### Task prompt
A line below contains "common name: woodrat or rat or mouse", and a later one contains "scientific name: Lynx rufus". Repeat both, with every line between them, exactly.

### Provided material
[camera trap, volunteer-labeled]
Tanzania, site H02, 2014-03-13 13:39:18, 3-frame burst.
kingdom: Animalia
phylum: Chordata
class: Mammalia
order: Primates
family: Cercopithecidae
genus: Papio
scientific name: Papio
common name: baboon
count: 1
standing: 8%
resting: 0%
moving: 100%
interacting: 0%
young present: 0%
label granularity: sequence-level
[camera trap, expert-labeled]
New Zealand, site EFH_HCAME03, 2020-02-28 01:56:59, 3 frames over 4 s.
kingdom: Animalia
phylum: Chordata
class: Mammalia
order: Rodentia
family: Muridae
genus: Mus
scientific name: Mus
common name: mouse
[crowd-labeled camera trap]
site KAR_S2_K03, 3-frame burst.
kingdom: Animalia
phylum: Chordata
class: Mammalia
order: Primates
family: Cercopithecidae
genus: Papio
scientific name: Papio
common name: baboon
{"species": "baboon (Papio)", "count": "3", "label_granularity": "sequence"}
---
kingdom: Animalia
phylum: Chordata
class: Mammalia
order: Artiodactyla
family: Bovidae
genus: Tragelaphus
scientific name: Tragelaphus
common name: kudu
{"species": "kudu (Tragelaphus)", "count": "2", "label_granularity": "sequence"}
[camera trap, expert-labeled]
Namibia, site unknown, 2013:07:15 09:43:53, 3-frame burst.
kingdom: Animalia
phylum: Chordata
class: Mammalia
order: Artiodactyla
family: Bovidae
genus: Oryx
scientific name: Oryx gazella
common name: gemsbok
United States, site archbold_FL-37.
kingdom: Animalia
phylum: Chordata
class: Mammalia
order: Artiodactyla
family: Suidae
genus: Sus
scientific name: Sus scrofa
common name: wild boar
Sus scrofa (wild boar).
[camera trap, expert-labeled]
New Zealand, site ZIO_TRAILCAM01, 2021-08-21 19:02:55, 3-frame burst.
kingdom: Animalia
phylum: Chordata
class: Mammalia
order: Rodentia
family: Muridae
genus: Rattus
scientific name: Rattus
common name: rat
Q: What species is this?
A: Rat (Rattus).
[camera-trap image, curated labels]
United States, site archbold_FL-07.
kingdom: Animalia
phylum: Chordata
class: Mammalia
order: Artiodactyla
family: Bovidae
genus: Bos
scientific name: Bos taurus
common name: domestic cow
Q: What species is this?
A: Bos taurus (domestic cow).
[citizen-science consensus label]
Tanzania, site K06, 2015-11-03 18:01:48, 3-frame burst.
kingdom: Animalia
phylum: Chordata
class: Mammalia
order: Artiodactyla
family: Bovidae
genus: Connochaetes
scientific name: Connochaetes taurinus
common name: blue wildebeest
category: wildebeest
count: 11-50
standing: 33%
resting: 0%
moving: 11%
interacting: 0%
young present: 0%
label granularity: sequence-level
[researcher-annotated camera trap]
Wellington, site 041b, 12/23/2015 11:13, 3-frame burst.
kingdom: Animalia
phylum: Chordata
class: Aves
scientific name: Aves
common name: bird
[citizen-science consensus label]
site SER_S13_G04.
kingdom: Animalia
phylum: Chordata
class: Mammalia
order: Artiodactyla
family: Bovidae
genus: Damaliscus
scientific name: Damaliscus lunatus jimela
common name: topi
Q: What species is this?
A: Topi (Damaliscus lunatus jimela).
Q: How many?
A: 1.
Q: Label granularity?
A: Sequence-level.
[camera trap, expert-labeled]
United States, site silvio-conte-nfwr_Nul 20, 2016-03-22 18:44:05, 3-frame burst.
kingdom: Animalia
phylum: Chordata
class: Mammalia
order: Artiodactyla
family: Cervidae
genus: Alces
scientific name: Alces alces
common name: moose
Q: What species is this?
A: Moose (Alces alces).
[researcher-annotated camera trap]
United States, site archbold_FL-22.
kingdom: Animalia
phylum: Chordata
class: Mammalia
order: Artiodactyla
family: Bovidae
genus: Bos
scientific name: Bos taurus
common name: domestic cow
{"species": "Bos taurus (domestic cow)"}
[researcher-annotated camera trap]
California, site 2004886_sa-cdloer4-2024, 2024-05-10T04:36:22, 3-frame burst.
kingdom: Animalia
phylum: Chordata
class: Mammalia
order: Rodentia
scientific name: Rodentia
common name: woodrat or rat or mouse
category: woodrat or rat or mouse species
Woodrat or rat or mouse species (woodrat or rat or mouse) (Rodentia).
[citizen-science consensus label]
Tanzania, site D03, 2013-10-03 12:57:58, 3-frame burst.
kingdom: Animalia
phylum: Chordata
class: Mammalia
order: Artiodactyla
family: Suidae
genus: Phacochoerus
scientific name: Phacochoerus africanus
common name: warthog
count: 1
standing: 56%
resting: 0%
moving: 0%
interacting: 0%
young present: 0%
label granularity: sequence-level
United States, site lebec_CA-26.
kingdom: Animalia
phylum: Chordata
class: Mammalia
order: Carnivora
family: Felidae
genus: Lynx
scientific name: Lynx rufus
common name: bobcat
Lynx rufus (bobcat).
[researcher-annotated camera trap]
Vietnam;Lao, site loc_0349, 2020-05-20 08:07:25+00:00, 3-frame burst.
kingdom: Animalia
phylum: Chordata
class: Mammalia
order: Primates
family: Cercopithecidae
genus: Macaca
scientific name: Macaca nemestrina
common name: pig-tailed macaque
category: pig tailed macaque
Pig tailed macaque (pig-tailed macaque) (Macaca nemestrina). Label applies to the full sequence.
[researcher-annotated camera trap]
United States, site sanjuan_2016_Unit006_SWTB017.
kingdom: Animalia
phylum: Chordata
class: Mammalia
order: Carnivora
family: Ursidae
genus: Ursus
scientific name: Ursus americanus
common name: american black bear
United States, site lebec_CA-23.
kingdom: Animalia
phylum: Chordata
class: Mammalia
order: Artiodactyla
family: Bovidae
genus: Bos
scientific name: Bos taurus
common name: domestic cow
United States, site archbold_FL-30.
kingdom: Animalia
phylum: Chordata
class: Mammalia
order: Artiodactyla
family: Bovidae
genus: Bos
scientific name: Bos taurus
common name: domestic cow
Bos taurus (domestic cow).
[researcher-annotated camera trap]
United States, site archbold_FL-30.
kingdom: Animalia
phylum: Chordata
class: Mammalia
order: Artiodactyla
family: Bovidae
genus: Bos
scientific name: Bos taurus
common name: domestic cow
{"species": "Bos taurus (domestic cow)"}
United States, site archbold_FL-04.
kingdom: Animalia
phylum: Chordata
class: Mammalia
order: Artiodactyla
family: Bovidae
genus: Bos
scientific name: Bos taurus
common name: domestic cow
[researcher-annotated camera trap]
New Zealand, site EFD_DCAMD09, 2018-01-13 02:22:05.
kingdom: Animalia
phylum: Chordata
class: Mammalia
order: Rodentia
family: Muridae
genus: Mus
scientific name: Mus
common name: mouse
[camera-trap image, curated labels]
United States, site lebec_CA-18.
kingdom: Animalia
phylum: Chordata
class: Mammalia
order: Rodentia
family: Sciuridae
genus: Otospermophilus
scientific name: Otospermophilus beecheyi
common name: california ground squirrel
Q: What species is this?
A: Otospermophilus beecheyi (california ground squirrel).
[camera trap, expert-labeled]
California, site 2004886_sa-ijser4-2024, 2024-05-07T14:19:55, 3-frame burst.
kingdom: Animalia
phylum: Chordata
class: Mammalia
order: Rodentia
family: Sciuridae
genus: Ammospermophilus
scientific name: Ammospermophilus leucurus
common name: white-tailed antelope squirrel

### Response area
common name: woodrat or rat or mouse
category: woodrat or rat or mouse species
Woodrat or rat or mouse species (woodrat or rat or mouse) (Rodentia).
[citizen-science consensus label]
Tanzania, site D03, 2013-10-03 12:57:58, 3-frame burst.
kingdom: Animalia
phylum: Chordata
class: Mammalia
order: Artiodactyla
family: Suidae
genus: Phacochoerus
scientific name: Phacochoerus africanus
common name: warthog
count: 1
standing: 56%
resting: 0%
moving: 0%
interacting: 0%
young present: 0%
label granularity: sequence-level
United States, site lebec_CA-26.
kingdom: Animalia
phylum: Chordata
class: Mammalia
order: Carnivora
family: Felidae
genus: Lynx
scientific name: Lynx rufus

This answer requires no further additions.